# Image Segmentation using FCN on Pascal VOC

### Data Loading

In [None]:
# !pip install lightning albumentations torchinfo torchmetrics wandb

In [None]:
# import wandb
# wandb.login()

In [None]:
import numpy as np

import torch
from torch.utils.data import random_split, DataLoader
from torchvision import datasets, transforms

import lightning.pytorch as pl

import albumentations as A

In [None]:
class AugmentedDataset:
    def __init__(
        self,
        dataset,
        augmentation=None,
        img_transforms=None,
        mask_transforms=None,
    ):
        self.dataset = dataset
        self.augmentation = augmentation
        self.img_transforms = img_transforms
        self.mask_transforms = mask_transforms

    def __len__(self):
        return len(self.dataset)

    def __getitem__(self, idx):
        img, mask = self.dataset[idx]

        img = np.array(img)
        mask = np.array(mask)

        if self.augmentation:
            augmented = self.augmentation(image=img, mask=mask)
            img = augmented["image"]
            mask = augmented["mask"]

        if self.img_transforms:
            img = self.img_transforms(img)

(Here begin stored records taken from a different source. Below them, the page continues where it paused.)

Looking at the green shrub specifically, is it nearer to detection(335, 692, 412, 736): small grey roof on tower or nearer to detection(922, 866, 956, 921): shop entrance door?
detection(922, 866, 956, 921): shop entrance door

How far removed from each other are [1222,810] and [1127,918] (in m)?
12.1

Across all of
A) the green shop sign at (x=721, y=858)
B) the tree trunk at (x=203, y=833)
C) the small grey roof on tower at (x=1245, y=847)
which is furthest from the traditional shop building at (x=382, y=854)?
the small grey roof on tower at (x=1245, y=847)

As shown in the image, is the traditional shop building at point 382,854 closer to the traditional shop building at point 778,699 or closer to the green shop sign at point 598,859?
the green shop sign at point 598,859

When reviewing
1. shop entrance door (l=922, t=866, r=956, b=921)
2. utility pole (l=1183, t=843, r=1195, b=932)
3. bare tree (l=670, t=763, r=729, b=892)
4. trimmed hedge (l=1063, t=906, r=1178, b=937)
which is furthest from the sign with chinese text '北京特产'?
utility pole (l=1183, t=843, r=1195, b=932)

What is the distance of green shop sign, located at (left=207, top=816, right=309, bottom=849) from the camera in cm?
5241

        if self.mask_transforms:
            mask = self.mask_transforms(mask)

        return img, mask

In [None]:
def get_augmentation(img_shape):
    train_transform = A.Compose(
        [
            A.Resize(*img_shape),
            A.Rotate(),
            A.HorizontalFlip(),
            A.RGBShift(),
            A.Blur(),
            A.RandomBrightnessContrast(),
            A.CLAHE(),
            A.Resize(*img_shape),
        ]
    )

    val_transform = A.Compose(
        [
            A.Resize(*img_shape),
        ]
    )

    return train_transform, val_transform

In [None]:
def load_VOCSegmentationDataset(data_dir, img_shape=(512, 512)):
    img_transforms = transforms.Compose(
        [
            transforms.ToTensor(),
            transforms.Normalize(mean=[0.5, 0.5, 0.5], std=[0.5, 0.5, 0.5]),
        ]
    )

    def mask_to_tensor(mask):
        mask = np.array(mask)
        mask[mask == 255] = 0 # Ignore the void class
        tensor_mask = torch.from_numpy(mask).long()
        return tensor_mask

    mask_transforms = transforms.Compose(
        [
            transforms.Lambda(lambda x: mask_to_tensor(x)),
        ]
    )

    dataset = datasets.VOCSegmentation(
        root=data_dir,
        image_set="trainval",
        download=True,
    )

    train_dataset, val_dataset = random_split(dataset, [0.9, 0.1])
    train_augmentation, val_augmentation = get_augmentation(img_shape)
    train_dataset = AugmentedDataset(
        train_dataset, train_augmentation, img_transforms, mask_transforms
    )
    val_dataset = AugmentedDataset(
        val_dataset, val_augmentation, img_transforms, mask_transforms
    )

    num_classes = 21

    return train_dataset, val_dataset, num_classes

In [None]:
train_dataset, val_dataset, num_classes = load_VOCSegmentationDataset(
    "datasets",
)

In [None]:
# Check shapes and visualize
print(train_dataset[0][0].shape, train_dataset[0][1].shape, train_dataset[0][0].min(), train_dataset[0][0].max())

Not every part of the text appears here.